They attack the enemies he attacks, condemning the news media as “dishonest” and “failing”. They have questioned the credibility of the FBI, whose failure to act on tips about the suspect in the Florida shooting has intensified criticism from conservatives seeking to discredit the bureau – this week, Dana Loesch, an NRA spokeswoman, encouraged mass demonstrations outside FBI offices.

And they often side with Trump in divisive cultural disputes – some of which have potent racial undercurrents – like his feuding with Black Lives Matter activists and the professional football players who knelt during the national anthem.

Big resources

With broadcast television-quality production and three dozen original series, NRATV has the ability to reach millions of people through the channels that distribute it like Apple TV, Roku and Amazon Fire TV. And it has significant resources at its disposal as part of the NRA’s far-reaching “membership support” programme. In recent years, that operation alone spent $35.5 million (€29 million), according to its most recent publicly available tax filing.

But it is just the newest piece of a larger news media operation inside the NRA that receives little attention compared with the group’s political and lobbying activity. The organisation produces at least seven print and online magazines that have a combined circulation of more than 11 million, according to the NRA.

Its biggest social media channels on Facebook and Twitter count about 8.7 million followers. On YouTube, five NRA-controlled channels have shared videos that have received nearly 102 million views.

Andrew Arulanandam, a spokesman for the NRA, declined to discuss the media effort, the size of its online audience or its programming in the wake of the Parkland shooting. As a matter of policy, he said, the NRA does not discuss proprietary matters.

NRATV is a budding business for the organisation, which has brokered sponsorship arrangements with gun-makers like Kimber, Mossberg and Ruger to feature their firearms on its programmes. Its series cover a range of topics and interests intended to appeal to gun owners of all kinds, like Armed and Fabulous, which profiles rifle-slinging women; Frontlines, a news magazine hosted by Oliver North (best known for his role in the Iran–Contra affair in the 1980s); and Under Wild Skies, which follows hunters in pursuit of big-game trophies.

BRIEF 1 → According to the passage on NRATV, roughly how many followers do the NRA's biggest Facebook and Twitter channels count?
The records that follow are unrelated to the passage on NRATV.

(Spatial reasoning dataset excerpts)
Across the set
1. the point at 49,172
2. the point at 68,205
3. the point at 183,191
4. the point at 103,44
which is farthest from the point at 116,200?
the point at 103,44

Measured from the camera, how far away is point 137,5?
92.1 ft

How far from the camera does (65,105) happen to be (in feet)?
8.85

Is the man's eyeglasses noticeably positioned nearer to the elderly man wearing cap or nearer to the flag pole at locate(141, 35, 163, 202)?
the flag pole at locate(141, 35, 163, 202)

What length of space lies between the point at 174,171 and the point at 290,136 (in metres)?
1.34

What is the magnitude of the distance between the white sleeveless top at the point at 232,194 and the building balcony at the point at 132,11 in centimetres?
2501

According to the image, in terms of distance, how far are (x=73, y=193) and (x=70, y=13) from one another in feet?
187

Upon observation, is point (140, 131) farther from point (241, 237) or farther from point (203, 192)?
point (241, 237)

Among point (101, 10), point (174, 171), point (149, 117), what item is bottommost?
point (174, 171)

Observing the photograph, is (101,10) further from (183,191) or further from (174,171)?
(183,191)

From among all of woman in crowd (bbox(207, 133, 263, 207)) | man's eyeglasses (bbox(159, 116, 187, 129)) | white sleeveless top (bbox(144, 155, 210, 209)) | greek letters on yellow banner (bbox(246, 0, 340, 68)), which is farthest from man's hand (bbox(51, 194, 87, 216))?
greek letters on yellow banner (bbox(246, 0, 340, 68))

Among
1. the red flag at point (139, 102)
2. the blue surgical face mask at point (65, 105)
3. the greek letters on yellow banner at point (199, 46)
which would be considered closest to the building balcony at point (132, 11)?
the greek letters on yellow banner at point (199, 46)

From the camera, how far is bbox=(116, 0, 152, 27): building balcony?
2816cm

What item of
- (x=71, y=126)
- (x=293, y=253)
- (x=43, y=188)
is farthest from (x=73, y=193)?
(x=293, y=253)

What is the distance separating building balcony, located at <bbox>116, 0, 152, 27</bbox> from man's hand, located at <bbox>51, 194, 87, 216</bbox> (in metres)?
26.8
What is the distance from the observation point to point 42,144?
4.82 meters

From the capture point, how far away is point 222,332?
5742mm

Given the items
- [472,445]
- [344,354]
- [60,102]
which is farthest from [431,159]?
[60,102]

BRIEF 2 → Render as a JSON list of strings the lines of the records that begin with the line containing "Is the man's" and continue through the last line of the records, one string per line, with blank lines omitted.

WRITTEN ANSWER 1 → About 8.7 million followers.

WRITTEN ANSWER 2 →
[
  "Is the man's eyeglasses noticeably positioned nearer to the elderly man wearing cap or nearer to the flag pole at locate(141, 35, 163, 202)?",
  "the flag pole at locate(141, 35, 163, 202)",
  "What length of space lies between the point at 174,171 and the point at 290,136 (in metres)?",
  "1.34",
  "What is the magnitude of the distance between the white sleeveless top at the point at 232,194 and the building balcony at the point at 132,11 in centimetres?",
  "2501",
  "According to the image, in terms of distance, how far are (x=73, y=193) and (x=70, y=13) from one another in feet?",
  "187",
  "Upon observation, is point (140, 131) farther from point (241, 237) or farther from point (203, 192)?",
  "point (241, 237)",
  "Among point (101, 10), point (174, 171), point (149, 117), what item is bottommost?",
  "point (174, 171)",
  "Observing the photograph, is (101,10) further from (183,191) or further from (174,171)?",
  "(183,191)",
  "From among all of woman in crowd (bbox(207, 133, 263, 207)) | man's eyeglasses (bbox(159, 116, 187, 129)) | white sleeveless top (bbox(144, 155, 210, 209)) | greek letters on yellow banner (bbox(246, 0, 340, 68)), which is farthest from man's hand (bbox(51, 194, 87, 216))?",
  "greek letters on yellow banner (bbox(246, 0, 340, 68))",
  "Among",
  "1. the red flag at point (139, 102)",
  "2. the blue surgical face mask at point (65, 105)",
  "3. the greek letters on yellow banner at point (199, 46)",
  "which would be considered closest to the building balcony at point (132, 11)?",
  "the greek letters on yellow banner at point (199, 46)",
  "From the camera, how far is bbox=(116, 0, 152, 27): building balcony?",
  "2816cm",
  "What item of",
  "- (x=71, y=126)",
  "- (x=293, y=253)",
  "- (x=43, y=188)",
  "is farthest from (x=73, y=193)?",
  "(x=293, y=253)",
  "What is the distance separating building balcony, located at <bbox>116, 0, 152, 27</bbox> from man's hand, located at <bbox>51, 194, 87, 216</bbox> (in metres)?",
  "26.8",
  "What is the distance from the observation point to point 42,144?",
  "4.82 meters",
  "From the capture point, how far away is point 222,332?",
  "5742mm",
  "Given the items",
  "- [472,445]",
  "- [344,354]",
  "- [60,102]",
  "which is farthest from [431,159]?",
  "[60,102]"
]